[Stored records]
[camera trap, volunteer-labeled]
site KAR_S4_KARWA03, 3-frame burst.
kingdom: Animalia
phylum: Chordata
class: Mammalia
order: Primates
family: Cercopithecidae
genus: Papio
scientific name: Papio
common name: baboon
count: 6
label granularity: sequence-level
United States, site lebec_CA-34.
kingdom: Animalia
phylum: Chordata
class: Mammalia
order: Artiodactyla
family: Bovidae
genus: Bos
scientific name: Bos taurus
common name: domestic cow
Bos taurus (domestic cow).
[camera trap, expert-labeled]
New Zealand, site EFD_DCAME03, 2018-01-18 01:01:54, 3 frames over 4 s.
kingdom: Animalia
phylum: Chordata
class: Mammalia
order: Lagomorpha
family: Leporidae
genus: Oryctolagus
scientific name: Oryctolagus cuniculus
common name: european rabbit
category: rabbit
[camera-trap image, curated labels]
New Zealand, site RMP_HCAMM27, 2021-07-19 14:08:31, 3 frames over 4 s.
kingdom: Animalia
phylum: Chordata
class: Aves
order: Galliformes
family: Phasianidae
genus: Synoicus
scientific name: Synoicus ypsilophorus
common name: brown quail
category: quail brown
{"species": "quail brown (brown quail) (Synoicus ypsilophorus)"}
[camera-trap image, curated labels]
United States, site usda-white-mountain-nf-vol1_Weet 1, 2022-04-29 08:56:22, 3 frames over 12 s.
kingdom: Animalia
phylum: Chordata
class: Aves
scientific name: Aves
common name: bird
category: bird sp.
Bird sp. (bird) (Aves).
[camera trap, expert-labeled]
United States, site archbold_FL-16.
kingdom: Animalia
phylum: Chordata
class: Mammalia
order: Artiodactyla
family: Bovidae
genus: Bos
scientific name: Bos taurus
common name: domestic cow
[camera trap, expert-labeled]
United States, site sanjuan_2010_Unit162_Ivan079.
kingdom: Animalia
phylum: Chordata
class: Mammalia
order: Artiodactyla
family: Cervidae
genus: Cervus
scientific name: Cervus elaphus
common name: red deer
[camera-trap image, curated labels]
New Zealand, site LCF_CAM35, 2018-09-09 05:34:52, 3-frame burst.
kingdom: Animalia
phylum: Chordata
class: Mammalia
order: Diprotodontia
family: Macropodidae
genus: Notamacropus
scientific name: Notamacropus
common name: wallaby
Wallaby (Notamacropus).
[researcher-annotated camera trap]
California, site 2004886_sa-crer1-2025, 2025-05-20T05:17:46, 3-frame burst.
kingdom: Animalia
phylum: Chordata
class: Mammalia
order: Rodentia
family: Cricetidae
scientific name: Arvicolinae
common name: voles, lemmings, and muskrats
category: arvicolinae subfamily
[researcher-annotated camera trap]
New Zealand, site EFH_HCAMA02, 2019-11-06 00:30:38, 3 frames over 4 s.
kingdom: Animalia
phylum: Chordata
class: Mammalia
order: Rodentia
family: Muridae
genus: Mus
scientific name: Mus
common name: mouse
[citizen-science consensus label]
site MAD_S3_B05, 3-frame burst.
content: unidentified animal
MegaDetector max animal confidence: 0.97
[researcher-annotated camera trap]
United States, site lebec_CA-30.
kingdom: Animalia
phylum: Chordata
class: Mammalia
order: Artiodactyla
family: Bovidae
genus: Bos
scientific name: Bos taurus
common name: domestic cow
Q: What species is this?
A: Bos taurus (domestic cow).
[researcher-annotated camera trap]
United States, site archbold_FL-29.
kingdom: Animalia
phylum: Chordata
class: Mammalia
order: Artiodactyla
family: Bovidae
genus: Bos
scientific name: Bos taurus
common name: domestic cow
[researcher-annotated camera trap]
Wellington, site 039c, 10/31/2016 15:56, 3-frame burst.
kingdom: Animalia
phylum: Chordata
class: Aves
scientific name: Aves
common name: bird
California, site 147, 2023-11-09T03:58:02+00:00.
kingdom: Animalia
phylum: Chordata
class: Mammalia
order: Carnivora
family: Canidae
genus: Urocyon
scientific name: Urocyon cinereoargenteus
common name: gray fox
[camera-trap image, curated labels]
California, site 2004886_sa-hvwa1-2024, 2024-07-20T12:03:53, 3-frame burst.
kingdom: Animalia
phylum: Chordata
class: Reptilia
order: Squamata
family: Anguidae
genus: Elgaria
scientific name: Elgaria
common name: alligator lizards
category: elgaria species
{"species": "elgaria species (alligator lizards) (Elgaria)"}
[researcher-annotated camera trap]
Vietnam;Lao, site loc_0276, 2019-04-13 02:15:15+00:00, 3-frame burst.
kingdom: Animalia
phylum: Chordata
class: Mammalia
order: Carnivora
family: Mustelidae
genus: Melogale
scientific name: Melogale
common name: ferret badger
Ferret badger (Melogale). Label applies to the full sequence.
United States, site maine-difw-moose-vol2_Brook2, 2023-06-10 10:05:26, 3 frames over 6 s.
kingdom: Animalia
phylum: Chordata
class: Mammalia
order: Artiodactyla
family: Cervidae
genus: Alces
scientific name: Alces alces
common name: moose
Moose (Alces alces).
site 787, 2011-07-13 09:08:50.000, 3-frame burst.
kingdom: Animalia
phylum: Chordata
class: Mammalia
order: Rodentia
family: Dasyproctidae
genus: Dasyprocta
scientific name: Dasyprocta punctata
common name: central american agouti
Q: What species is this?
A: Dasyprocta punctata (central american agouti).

▶ [Instructions to follow]: The records above are to be repeated exactly, in their entirety.

▶ [Task response]:
[camera trap, volunteer-labeled]
site KAR_S4_KARWA03, 3-frame burst.
kingdom: Animalia
phylum: Chordata
class: Mammalia
order: Primates
family: Cercopithecidae
genus: Papio
scientific name: Papio
common name: baboon
count: 6
label granularity: sequence-level
United States, site lebec_CA-34.
kingdom: Animalia
phylum: Chordata
class: Mammalia
order: Artiodactyla
family: Bovidae
genus: Bos
scientific name: Bos taurus
common name: domestic cow
Bos taurus (domestic cow).
[camera trap, expert-labeled]
New Zealand, site EFD_DCAME03, 2018-01-18 01:01:54, 3 frames over 4 s.
kingdom: Animalia
phylum: Chordata
class: Mammalia
order: Lagomorpha
family: Leporidae
genus: Oryctolagus
scientific name: Oryctolagus cuniculus
common name: european rabbit
category: rabbit
[camera-trap image, curated labels]
New Zealand, site RMP_HCAMM27, 2021-07-19 14:08:31, 3 frames over 4 s.
kingdom: Animalia
phylum: Chordata
class: Aves
order: Galliformes
family: Phasianidae
genus: Synoicus
scientific name: Synoicus ypsilophorus
common name: brown quail
category: quail brown
{"species": "quail brown (brown quail) (Synoicus ypsilophorus)"}
[camera-trap image, curated labels]
United States, site usda-white-mountain-nf-vol1_Weet 1, 2022-04-29 08:56:22, 3 frames over 12 s.
kingdom: Animalia
phylum: Chordata
class: Aves
scientific name: Aves
common name: bird
category: bird sp.
Bird sp. (bird) (Aves).
[camera trap, expert-labeled]
United States, site archbold_FL-16.
kingdom: Animalia
phylum: Chordata
class: Mammalia
order: Artiodactyla
family: Bovidae
genus: Bos
scientific name: Bos taurus
common name: domestic cow
[camera trap, expert-labeled]
United States, site sanjuan_2010_Unit162_Ivan079.
kingdom: Animalia
phylum: Chordata
class: Mammalia
order: Artiodactyla
family: Cervidae
genus: Cervus
scientific name: Cervus elaphus
common name: red deer
[camera-trap image, curated labels]
New Zealand, site LCF_CAM35, 2018-09-09 05:34:52, 3-frame burst.
kingdom: Animalia
phylum: Chordata
class: Mammalia
order: Diprotodontia
family: Macropodidae
genus: Notamacropus
scientific name: Notamacropus
common name: wallaby
Wallaby (Notamacropus).
[researcher-annotated camera trap]
California, site 2004886_sa-crer1-2025, 2025-05-20T05:17:46, 3-frame burst.
kingdom: Animalia
phylum: Chordata
class: Mammalia
order: Rodentia
family: Cricetidae
scientific name: Arvicolinae
common name: voles, lemmings, and muskrats
category: arvicolinae subfamily
[researcher-annotated camera trap]
New Zealand, site EFH_HCAMA02, 2019-11-06 00:30:38, 3 frames over 4 s.
kingdom: Animalia
phylum: Chordata
class: Mammalia
order: Rodentia
family: Muridae
genus: Mus
scientific name: Mus
common name: mouse
[citizen-science consensus label]
site MAD_S3_B05, 3-frame burst.
content: unidentified animal
MegaDetector max animal confidence: 0.97
[researcher-annotated camera trap]
United States, site lebec_CA-30.
kingdom: Animalia
phylum: Chordata
class: Mammalia
order: Artiodactyla
family: Bovidae
genus: Bos
scientific name: Bos taurus
common name: domestic cow
Q: What species is this?
A: Bos taurus (domestic cow).
[researcher-annotated camera trap]
United States, site archbold_FL-29.
kingdom: Animalia
phylum: Chordata
class: Mammalia
order: Artiodactyla
family: Bovidae
genus: Bos
scientific name: Bos taurus
common name: domestic cow
[researcher-annotated camera trap]
Wellington, site 039c, 10/31/2016 15:56, 3-frame burst.
kingdom: Animalia
phylum: Chordata
class: Aves
scientific name: Aves
common name: bird
California, site 147, 2023-11-09T03:58:02+00:00.
kingdom: Animalia
phylum: Chordata
class: Mammalia
order: Carnivora
family: Canidae
genus: Urocyon
scientific name: Urocyon cinereoargenteus
common name: gray fox
[camera-trap image, curated labels]
California, site 2004886_sa-hvwa1-2024, 2024-07-20T12:03:53, 3-frame burst.
kingdom: Animalia
phylum: Chordata
class: Reptilia
order: Squamata
family: Anguidae
genus: Elgaria
scientific name: Elgaria
common name: alligator lizards
category: elgaria species
{"species": "elgaria species (alligator lizards) (Elgaria)"}
[researcher-annotated camera trap]
Vietnam;Lao, site loc_0276, 2019-04-13 02:15:15+00:00, 3-frame burst.
kingdom: Animalia
phylum: Chordata
class: Mammalia
order: Carnivora
family: Mustelidae
genus: Melogale
scientific name: Melogale
common name: ferret badger
Ferret badger (Melogale). Label applies to the full sequence.
United States, site maine-difw-moose-vol2_Brook2, 2023-06-10 10:05:26, 3 frames over 6 s.
kingdom: Animalia
phylum: Chordata
class: Mammalia
order: Artiodactyla
family: Cervidae
genus: Alces
scientific name: Alces alces
common name: moose
Moose (Alces alces).
site 787, 2011-07-13 09:08:50.000, 3-frame burst.
kingdom: Animalia
phylum: Chordata
class: Mammalia
order: Rodentia
family: Dasyproctidae
genus: Dasyprocta
scientific name: Dasyprocta punctata
common name: central american agouti
Q: What species is this?
A: Dasyprocta punctata (central american agouti).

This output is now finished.